**Prompt**
Find the line that contains "What is the span"; then retype it and each line after it, exactly, through the final line of the data below.
============================================================
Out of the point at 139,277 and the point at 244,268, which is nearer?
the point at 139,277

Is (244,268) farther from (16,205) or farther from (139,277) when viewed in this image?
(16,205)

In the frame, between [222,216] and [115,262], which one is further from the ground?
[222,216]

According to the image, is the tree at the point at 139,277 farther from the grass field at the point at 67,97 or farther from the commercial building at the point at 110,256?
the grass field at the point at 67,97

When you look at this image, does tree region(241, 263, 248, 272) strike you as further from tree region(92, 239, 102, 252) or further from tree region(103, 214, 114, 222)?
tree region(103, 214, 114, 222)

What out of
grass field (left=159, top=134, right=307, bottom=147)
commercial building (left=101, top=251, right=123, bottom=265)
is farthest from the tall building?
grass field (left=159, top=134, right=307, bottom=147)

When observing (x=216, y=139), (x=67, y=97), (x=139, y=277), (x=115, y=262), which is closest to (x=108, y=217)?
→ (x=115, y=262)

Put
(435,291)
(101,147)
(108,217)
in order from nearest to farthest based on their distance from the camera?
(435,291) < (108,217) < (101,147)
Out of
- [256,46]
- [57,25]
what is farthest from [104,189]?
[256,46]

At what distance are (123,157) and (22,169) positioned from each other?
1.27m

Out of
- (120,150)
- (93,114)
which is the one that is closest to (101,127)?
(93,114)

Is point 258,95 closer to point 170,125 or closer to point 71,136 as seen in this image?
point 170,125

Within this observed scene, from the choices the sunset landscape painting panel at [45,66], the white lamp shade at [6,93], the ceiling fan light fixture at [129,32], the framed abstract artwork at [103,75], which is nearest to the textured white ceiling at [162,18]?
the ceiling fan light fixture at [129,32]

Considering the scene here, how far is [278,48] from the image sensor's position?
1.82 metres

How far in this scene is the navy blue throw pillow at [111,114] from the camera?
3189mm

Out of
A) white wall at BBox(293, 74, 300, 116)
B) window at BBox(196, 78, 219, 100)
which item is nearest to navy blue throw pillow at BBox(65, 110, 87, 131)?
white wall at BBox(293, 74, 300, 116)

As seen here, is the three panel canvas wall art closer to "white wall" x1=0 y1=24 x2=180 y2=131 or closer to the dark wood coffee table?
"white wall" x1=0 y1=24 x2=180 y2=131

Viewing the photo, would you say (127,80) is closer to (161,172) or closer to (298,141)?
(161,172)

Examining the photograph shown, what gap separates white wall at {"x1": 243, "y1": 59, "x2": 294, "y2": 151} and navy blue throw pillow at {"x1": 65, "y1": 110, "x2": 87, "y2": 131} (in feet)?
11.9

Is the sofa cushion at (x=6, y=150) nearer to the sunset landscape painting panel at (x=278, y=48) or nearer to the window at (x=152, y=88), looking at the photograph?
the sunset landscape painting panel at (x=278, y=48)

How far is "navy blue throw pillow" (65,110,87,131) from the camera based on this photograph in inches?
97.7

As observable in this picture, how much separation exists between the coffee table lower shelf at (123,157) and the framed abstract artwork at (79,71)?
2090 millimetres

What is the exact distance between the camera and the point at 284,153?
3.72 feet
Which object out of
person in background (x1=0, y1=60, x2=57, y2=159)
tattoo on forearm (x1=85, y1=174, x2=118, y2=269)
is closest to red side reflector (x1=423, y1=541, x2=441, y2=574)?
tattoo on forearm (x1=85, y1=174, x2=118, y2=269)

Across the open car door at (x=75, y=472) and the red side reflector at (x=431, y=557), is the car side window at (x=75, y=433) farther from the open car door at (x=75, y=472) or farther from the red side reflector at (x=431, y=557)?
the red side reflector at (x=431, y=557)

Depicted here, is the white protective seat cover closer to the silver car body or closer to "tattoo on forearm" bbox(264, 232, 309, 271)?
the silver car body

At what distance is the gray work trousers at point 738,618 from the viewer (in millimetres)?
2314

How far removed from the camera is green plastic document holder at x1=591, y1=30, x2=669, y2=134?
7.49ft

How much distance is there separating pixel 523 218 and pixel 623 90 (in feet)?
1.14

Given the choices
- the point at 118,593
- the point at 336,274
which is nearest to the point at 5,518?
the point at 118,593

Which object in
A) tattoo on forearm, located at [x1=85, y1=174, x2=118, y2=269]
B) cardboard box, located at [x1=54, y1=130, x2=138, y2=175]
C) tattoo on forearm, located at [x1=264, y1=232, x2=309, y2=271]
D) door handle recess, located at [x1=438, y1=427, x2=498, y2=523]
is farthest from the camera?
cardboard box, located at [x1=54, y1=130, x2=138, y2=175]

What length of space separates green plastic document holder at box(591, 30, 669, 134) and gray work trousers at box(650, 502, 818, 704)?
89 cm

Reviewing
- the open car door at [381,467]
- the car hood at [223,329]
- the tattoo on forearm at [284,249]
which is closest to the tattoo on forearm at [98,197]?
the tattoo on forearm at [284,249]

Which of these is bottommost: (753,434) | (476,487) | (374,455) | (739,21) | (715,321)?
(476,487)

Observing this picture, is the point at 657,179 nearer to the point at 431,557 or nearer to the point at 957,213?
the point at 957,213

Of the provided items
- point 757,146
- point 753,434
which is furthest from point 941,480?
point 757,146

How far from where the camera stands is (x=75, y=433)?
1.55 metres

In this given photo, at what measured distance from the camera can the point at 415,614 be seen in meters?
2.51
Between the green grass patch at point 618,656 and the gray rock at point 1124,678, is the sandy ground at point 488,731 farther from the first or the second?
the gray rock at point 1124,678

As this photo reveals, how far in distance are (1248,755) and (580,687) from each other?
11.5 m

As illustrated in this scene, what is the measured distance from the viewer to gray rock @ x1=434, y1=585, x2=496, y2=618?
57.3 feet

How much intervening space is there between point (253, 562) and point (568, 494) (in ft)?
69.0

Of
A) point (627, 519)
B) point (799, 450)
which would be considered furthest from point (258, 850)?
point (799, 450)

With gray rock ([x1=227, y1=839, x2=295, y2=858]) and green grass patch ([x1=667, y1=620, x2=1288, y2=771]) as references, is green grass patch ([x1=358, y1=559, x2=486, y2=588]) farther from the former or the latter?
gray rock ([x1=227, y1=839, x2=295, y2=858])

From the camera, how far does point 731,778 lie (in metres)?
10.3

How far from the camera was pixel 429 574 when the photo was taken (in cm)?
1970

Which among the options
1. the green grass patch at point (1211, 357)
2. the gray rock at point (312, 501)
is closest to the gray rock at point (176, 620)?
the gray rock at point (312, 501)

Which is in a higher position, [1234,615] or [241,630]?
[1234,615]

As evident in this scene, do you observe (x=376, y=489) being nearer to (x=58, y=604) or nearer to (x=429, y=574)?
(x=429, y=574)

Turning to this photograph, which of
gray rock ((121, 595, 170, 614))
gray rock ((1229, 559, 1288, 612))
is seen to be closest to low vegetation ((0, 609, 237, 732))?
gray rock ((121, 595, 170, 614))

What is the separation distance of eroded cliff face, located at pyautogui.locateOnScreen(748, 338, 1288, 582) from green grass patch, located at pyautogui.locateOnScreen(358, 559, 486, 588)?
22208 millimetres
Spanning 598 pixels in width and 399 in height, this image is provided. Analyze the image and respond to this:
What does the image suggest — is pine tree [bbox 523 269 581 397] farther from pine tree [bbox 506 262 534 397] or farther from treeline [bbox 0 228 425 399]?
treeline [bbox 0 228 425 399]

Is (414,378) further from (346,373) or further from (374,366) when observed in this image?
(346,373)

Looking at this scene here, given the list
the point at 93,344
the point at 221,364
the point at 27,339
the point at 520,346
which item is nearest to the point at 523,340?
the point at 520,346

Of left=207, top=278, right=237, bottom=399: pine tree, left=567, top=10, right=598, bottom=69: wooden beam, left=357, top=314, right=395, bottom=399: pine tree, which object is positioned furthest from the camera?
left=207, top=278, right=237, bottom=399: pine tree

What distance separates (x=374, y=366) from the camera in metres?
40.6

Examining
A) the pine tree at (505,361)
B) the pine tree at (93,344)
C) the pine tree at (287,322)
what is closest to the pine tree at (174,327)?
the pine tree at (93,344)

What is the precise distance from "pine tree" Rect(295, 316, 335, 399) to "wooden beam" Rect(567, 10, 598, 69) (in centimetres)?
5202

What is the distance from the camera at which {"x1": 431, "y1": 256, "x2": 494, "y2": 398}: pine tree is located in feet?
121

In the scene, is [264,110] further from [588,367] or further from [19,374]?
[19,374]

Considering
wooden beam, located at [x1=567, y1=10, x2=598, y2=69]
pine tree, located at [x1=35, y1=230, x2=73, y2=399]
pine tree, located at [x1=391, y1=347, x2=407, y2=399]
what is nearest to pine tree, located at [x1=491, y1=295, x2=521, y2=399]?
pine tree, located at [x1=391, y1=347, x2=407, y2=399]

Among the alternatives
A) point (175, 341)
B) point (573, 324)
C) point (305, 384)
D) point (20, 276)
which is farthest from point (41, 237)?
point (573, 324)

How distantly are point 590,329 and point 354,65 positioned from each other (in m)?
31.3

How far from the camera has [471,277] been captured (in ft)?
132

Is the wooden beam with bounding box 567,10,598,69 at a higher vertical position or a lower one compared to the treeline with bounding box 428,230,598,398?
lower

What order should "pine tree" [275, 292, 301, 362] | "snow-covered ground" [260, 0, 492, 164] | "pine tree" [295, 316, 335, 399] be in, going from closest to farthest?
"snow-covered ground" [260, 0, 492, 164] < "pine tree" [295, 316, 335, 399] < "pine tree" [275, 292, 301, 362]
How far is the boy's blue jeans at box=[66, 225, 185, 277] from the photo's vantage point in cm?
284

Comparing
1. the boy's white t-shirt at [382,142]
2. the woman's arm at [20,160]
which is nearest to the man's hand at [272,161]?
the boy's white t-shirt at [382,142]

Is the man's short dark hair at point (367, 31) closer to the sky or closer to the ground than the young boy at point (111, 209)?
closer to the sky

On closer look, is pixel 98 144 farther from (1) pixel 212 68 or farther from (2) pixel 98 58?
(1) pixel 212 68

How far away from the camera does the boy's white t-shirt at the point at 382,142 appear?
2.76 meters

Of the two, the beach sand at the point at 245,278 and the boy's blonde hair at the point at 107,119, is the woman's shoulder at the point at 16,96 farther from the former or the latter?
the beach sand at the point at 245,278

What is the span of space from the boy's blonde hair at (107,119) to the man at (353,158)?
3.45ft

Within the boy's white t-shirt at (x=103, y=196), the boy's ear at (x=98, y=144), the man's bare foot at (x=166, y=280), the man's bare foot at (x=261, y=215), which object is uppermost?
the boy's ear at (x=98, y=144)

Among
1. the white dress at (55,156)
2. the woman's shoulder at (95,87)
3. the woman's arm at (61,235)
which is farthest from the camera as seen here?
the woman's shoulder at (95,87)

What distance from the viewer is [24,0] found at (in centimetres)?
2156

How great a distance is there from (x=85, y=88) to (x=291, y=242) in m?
============================================================
**Answer**
What is the span of space from the boy's blonde hair at (107,119) to the man at (353,158)?
3.45ft

Within the boy's white t-shirt at (x=103, y=196), the boy's ear at (x=98, y=144), the man's bare foot at (x=166, y=280), the man's bare foot at (x=261, y=215), which object is uppermost?
the boy's ear at (x=98, y=144)

Among
1. the white dress at (55,156)
2. the woman's shoulder at (95,87)
3. the woman's arm at (61,235)
which is farthest from the camera as seen here?
the woman's shoulder at (95,87)

What distance from the viewer is [24,0] found at (in centimetres)?
2156

How great a distance is there from (x=85, y=88) to (x=291, y=242) in m?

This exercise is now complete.